私が200万円のワインを購入し、それを人に振る舞う理由

ただ、そこで大事なのは、見返りを求めないということです。

「期待したほど喜んでもらえなかった」「十分なお礼がなかった」など、見返りがないことでいやな気分になるのであれば、親切にする意味がありません。お金を貸すなら、あげるつもりで貸すようにしたほうがいいでしょう。

「いい加減」とは、結局のところ、自分にとっていいさじ加減、自分自身がいい気分になるかどうかの塩梅です。どんなことも、それを基準に判断したほうがいいと思います。

何が正義で何が悪かなど、客観的な基準に基づいて規定できることは、実は世の中にはほとんどありません。お金だけは、数字で損をしたか得をしたかがわかると思うかもしれませんが、金銭的に損をしたとしても、自分の気分がよければそれでいいはずです。

純粋に金銭的な損得で言うなら、形のない消費である映画などのエンターテインメントは、基本的にすべて損ということになります。しかし実際は、個人の満足度という数値化できない基準によって、それぞれの人にとっての価値が決まります。

私も、100万円や200万円という価格のワインを手に入れ、それを人に振る舞うこともあります。それも見栄っ張りと言えばそうかもしれませんが、そのときの気分のよさがあるからこそ、たまに著書が売れたときぐらいは、そんなことをしてもいいかなと思っているのです。

話を聞いてもらえないなら相手を代える

建前だけでつき合っていても、お互いつまらないはずです。相手が自分とのつき合いを楽しんでいないように感じるとしたら、無理をしていないかと相手に率直に尋ねることができれば、それに越したことはないと思います。

「自分は相手とのおしゃべりを楽しみたいと思っているのに、相手はなんだかつまらなそう」
「こちらが相手に聞いてほしいことや、関心のある話題について熱心に話しても、相手の反応がいまひとつで、自分が一方的に話しているような気がする」

そんなときは、「話す相手を代える」という発想もあっていいと思います。

## データ抜粋
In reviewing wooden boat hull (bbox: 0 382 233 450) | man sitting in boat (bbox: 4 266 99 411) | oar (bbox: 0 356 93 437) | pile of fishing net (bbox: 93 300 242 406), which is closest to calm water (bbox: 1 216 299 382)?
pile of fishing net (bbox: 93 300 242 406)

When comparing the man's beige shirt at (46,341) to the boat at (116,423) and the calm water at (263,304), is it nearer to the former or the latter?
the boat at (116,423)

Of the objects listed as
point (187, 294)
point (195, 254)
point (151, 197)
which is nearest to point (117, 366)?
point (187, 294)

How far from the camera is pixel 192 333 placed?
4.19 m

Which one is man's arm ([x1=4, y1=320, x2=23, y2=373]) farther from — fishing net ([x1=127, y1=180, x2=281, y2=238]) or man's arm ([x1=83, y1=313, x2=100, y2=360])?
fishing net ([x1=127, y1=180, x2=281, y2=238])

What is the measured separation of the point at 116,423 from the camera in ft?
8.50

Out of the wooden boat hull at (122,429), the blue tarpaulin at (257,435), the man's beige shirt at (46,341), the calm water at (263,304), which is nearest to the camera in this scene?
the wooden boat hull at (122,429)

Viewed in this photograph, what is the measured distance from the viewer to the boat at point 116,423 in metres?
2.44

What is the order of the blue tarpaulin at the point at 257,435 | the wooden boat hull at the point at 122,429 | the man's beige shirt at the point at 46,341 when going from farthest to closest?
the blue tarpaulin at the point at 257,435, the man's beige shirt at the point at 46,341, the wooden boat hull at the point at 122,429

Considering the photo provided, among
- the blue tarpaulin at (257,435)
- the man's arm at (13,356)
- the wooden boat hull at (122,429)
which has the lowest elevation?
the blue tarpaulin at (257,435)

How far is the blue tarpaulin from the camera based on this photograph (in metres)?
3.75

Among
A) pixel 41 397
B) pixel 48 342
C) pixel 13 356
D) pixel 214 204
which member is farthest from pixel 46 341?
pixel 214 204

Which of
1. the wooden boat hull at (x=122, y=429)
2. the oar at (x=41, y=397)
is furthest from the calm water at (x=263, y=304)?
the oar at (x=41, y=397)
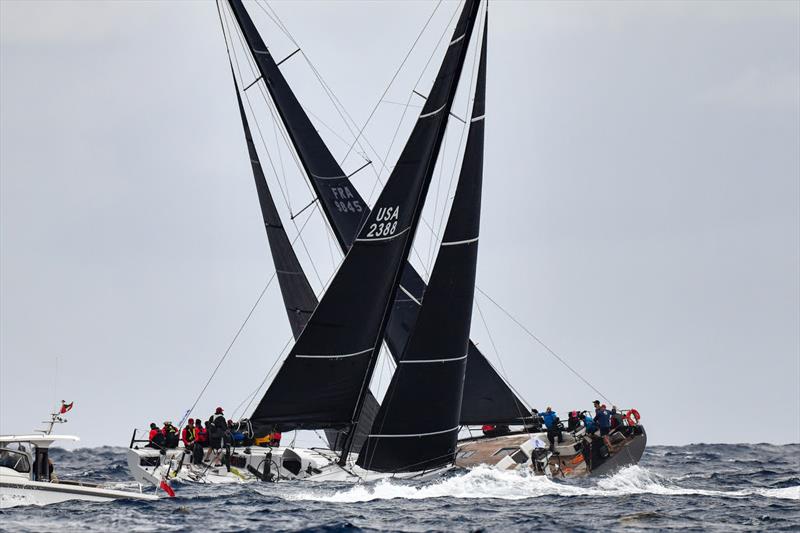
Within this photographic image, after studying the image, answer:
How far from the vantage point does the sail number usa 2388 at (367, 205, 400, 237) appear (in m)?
28.1

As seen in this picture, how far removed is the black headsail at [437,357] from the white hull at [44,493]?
637 cm

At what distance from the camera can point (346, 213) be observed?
34344mm

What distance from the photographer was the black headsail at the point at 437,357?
2747 cm

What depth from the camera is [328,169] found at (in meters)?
34.5

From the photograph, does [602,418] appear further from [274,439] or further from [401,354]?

## 作業内容
本文のうち、「建前だけでつき合っていても、」を含む語句で始まり「そんなときは、「話す相手を代える」という発想もあっていいと思います。」で終わる部分を、一字一句違えずに書き写すこと。 行の内容はこの作業に関係しない。

## 回答
建前だけでつき合っていても、お互いつまらないはずです。相手が自分とのつき合いを楽しんでいないように感じるとしたら、無理をしていないかと相手に率直に尋ねることができれば、それに越したことはないと思います。

「自分は相手とのおしゃべりを楽しみたいと思っているのに、相手はなんだかつまらなそう」
「こちらが相手に聞いてほしいことや、関心のある話題について熱心に話しても、相手の反応がいまひとつで、自分が一方的に話しているような気がする」

そんなときは、「話す相手を代える」という発想もあっていいと思います。